**READING TEXT:**
You probably also noticed that the economy isn’t doing so well, and it isn’t producing jobs. Instead of caring about the wage collapsing effects that are draining public funds, the people who were wrong about everything in the first place and missed the crisis coming, have busied themselves with slashing the social safety net for ordinary people.
This is the political climate in which we have to work to close the gender pay gap. There are uncanny similarities to when the New Deal coalition fell apart in the 1970s, as eerily highlighted by Jefferson Cowie; the early racial integration of the labor force had the bad fortune to coincide with a contraction that decreased opportunities for (almost) everyone.
And at this point, I tend to assume that since there are whole other countries that have done things differently for years and had it work out fine, that decreasing opportunities for (almost) everyone is sort of the point. It isn’t as though the way overwhelming concentrations of power follow overwhelming concentrations of money is some kind of secret to people with power.
It isn’t only that, as Dean Baker states so clearly, “Our income is a cost to the rich,” it’s that our income is a cost to the power of the rich. Because it would be better for the economy as a whole if there was less inequality, better for the all-important deficit, even.
It’s just that our economic arguments aren’t about economics. Or the suddenly remembered deficit. They’re about the ruthless preservation of power in the hands that already hold it. Everything else is a distraction.

**ASSIGNMENT:** Continue the essay on the gender pay gap and economic power, starting after its final sentence, "Everything else is a distraction."

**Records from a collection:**
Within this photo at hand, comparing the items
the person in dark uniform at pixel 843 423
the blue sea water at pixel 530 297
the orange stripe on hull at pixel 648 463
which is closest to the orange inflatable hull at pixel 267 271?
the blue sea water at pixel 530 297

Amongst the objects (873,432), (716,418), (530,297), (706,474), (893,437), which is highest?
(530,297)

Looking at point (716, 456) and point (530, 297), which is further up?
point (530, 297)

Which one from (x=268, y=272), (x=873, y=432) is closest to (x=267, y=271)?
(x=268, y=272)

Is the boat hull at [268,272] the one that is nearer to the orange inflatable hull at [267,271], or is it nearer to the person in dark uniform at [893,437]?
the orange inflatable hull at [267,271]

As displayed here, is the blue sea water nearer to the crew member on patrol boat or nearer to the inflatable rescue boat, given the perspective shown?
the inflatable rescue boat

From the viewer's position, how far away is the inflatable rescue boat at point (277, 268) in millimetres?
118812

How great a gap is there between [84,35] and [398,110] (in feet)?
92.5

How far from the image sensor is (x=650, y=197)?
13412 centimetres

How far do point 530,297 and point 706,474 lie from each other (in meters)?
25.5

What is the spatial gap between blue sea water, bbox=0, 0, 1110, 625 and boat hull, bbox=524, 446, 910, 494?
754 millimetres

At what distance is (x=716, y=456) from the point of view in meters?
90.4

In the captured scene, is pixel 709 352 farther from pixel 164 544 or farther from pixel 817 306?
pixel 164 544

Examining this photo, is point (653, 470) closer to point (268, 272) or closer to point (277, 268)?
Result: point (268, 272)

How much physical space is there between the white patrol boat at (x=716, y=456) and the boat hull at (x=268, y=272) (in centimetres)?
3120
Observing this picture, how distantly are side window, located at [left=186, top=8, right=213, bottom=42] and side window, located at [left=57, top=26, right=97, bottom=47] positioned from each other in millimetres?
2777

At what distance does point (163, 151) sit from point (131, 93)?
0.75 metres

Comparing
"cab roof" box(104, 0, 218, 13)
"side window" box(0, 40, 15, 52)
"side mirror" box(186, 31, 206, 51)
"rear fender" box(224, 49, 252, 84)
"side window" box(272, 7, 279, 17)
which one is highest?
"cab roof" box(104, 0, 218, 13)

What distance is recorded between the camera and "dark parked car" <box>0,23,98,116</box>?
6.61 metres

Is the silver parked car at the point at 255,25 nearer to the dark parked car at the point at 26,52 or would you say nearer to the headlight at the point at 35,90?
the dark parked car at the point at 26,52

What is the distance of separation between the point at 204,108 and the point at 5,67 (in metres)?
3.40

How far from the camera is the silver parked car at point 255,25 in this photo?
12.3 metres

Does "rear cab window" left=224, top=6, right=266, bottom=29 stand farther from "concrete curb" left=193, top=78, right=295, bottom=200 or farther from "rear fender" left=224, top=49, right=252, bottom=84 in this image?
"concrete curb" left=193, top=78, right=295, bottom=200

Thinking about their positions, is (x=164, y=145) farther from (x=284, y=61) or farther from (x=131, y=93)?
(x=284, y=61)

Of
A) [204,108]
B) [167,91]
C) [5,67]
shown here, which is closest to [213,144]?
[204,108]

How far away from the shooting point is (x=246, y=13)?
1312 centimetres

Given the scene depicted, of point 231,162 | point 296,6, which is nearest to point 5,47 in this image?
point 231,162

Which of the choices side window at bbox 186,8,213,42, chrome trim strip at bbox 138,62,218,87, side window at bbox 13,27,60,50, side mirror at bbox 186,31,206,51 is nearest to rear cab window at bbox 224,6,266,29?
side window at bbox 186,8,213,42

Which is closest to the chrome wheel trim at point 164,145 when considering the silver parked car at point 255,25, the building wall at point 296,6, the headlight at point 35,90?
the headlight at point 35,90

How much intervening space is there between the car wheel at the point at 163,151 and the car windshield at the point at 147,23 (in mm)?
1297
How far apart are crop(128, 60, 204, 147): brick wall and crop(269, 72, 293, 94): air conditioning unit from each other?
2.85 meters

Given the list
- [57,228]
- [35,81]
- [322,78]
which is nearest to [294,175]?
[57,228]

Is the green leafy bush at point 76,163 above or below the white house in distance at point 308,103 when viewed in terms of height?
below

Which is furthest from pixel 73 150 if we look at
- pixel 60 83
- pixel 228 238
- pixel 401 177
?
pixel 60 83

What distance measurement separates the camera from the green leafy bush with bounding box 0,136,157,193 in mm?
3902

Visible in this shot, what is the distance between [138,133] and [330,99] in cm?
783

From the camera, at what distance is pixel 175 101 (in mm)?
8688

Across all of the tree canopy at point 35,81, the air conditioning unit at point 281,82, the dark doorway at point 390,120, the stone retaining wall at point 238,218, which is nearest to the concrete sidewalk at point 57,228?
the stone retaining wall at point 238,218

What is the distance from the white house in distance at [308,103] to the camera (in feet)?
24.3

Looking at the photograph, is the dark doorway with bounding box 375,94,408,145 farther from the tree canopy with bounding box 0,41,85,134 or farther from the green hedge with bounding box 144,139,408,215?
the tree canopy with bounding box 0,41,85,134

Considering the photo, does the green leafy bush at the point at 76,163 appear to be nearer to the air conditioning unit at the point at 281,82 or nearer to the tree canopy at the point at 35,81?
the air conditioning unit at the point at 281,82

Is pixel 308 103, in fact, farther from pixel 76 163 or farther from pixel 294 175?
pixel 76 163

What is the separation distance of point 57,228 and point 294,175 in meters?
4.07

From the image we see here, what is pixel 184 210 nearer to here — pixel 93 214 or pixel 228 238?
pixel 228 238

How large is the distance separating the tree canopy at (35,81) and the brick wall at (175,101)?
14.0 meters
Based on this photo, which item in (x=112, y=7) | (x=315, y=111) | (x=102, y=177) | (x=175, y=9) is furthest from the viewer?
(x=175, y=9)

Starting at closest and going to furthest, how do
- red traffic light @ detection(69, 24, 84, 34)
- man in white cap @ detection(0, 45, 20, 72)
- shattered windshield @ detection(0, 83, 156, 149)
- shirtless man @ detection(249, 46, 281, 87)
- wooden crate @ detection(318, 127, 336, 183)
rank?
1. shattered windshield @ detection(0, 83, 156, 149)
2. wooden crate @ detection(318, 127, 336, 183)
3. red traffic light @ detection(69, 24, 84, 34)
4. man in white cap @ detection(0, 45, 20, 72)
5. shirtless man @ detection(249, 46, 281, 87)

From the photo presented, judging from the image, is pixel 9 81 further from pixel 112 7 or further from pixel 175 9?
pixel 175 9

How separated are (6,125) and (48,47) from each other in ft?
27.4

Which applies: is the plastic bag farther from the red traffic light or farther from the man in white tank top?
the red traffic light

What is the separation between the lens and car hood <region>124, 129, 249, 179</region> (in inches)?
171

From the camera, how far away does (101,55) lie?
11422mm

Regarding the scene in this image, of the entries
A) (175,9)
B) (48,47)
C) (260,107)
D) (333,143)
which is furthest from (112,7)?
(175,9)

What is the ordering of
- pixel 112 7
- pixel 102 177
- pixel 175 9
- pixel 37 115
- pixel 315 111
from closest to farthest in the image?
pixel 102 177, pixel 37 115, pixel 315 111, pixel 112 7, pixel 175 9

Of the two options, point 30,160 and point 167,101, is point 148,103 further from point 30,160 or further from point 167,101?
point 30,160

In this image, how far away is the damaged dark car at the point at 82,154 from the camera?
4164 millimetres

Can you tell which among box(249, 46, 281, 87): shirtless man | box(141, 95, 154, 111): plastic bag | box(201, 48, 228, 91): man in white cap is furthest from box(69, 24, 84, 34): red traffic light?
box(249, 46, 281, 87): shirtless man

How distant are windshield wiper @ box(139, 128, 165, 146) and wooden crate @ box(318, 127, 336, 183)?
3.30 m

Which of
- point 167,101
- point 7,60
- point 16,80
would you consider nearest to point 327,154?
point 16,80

**TASK RESULT:**
What if Congress listened to mothers, maybe even single mothers, the way they listened to CEOs?
What if Congress cared about the futures of the working class?
What if Congress really believed that it was wrong for anyone to go hungry or be without medical care?
What if Congress thought that people who were women, or queer, or brown, or foreign, or young, or poor, were real and important people?
There are economic consequences to each of those scenarios that are a cost to the power of the rich, just as the economic consequences of the status quo are a boost to the power of the rich. That we even have political conversations where the supposed merits of concentrating private profits can outweigh the lives and health of human beings really says a lot, particularly because inequality is actually expensive.
Now that the din of Glenn Beck’s revolting appropriation of the civil rights movement has faded a bit, it’s worthwhile pointing out that Martin Luther King thought a lot about the intersection of money and power. Being him, he didn’t only think it was something worth talking about, but actually worth doing something about.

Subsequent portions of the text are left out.